Si suppone che solo il lavoro vivo produca plusvalore, ma mi pare un'affermazione "metafisica", indimostrabile. Una macchina, un robot, può fare lo stesso lavoro di un uomo, e perdipiù senza pretendere un salario! (pensiamo a una lavanderia automatica, a un casello autostradale ecc.). Il profitto semmai dovrebbe aumentare. Gengiss
"Una macchina, un robot, può fare lo stesso lavoro di un uomo, e perdipiù senza pretendere un salario! (pensiamo a una lavanderia automatica, a un casello autostradale ecc.).
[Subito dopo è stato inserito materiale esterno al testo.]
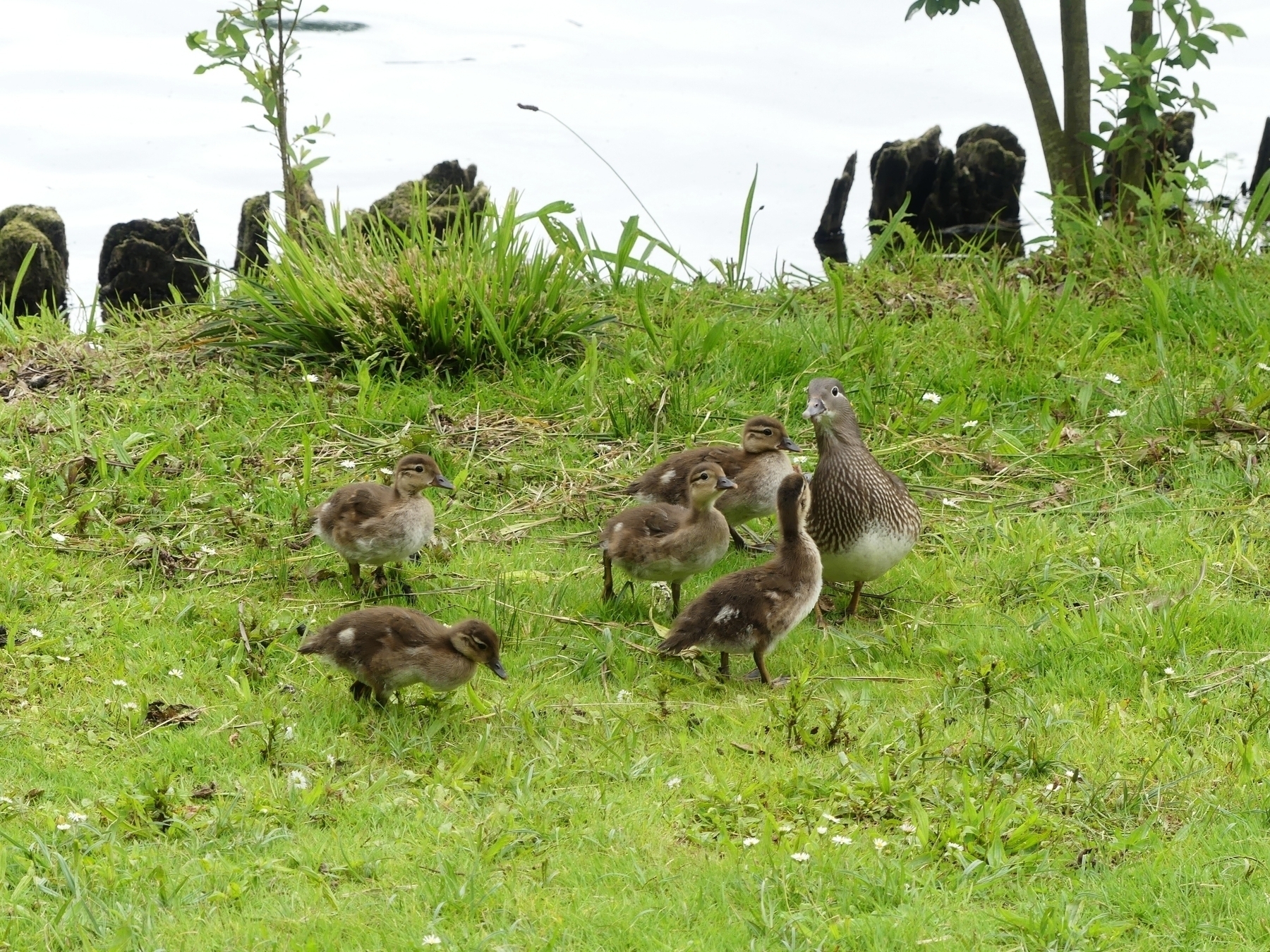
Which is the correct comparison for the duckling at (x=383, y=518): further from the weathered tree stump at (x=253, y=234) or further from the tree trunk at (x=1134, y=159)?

Il profitto semmai dovrebbe aumentare".
Caro Gengiss, vi è scritto nel documento in pdf
segnalato: wwwdata.unibg.it/dati/persone/46/3907.pdf quanto segue: "Soltanto il lavoro umano può creare valore e al tempo stesso conservare e sfruttare il valore già incluso nei macchinari (che altrimenti, se nessun lavoratore li facesse funzionare, non soltanto non creerebbero nuovo valore, ma perderebbero anche il valore che posseggono)".
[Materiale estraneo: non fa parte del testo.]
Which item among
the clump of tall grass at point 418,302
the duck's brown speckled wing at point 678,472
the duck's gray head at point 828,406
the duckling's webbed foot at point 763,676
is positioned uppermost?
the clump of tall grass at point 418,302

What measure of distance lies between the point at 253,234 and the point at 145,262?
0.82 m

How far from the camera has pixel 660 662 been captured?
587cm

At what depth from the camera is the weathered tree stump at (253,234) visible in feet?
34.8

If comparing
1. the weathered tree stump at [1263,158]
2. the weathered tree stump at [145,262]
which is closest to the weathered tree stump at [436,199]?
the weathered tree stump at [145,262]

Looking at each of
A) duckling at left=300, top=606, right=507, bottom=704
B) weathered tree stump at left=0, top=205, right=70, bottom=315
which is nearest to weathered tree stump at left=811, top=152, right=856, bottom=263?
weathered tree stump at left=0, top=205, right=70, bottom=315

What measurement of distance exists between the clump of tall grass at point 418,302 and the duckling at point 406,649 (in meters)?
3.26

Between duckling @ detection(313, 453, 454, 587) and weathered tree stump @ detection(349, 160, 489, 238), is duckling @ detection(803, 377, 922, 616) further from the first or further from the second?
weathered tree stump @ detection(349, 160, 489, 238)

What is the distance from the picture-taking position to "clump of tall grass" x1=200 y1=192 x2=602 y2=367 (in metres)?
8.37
Macchina o robot che siano, devono sempre essere azionati da un Lavoratore, altrimenti il valore incluso in essi, si perderebbe. E siccome "un bene ha valore solo in quanto viene oggettivato, o materializzato, in esso astratto lavoro umano", "è il lavoro umano in atto (il lavoro vivo) a procurare al capitalista i suoi profitti, fornendogli lavoro non pagato (pluslavoro), cioè ossia lavoro supplementare rispetto a quello necessario per riprodurre la forza lavoro (lavoro necessario): questo pluslavoro produce infatti un valore supplementare, un plusvalore, rispetto al valore della forza-lavoro affittata dal capitalista all’inizio del processo di produzione".
Spero di esserti stato di aiuto.
Saluti da Franco
Si sente dire non proprio così spesso come sarebbe opportuno, che la cosiddetta "crisi del capitalismo" (e per capitalismo si intende soprattutto quello occidentale USA) in realtà dipende dalle spropositate spese per gli innumeri conflitti armati (fra i primi quello del Viet Nam) che il "Capitalismo" ha sostenuto nonché per la forsennata corsa agli armamenti avvenuta durante la "Guerra Fredda".
Demetrio
Ho riletto il commento dell'Anonimo del 17 dicembre 2012 ore21
"Secondo il mio punto di vista, la diminuzione reale del tasso di profitto nonostante lo spropositato tasso di sfruttamento, significa che la massa del capitale accumulato é tanto enorme da non trovare "materia e spazio" per investire nelle aree del pianeta dominate."
Osservazione acutissima e di grande sintesi. Pure secondo me, significa che certi schemi rigidamente ancorati alla teoria marxista, sono obsoleti: siamo in una fase nuova che ha scavalcato ogni previsione: il Mostro Leviathano è divenuto tanto enorme da non trovare nutrimento sufficiente alle sue dimensioni. E' pronto per sgranocchiare il Mondo intero e lo sta già facendo con guerre a catena e con il saccheggio sistematico e spietato di ogni ricchezza accumulata nei secoli dai popoli. Anche certi beni naturali hanno maturato valore perché finora i popoli li hanno amministrati con saggezza e parsimonia. Il Mostro fagociterà anche quelli.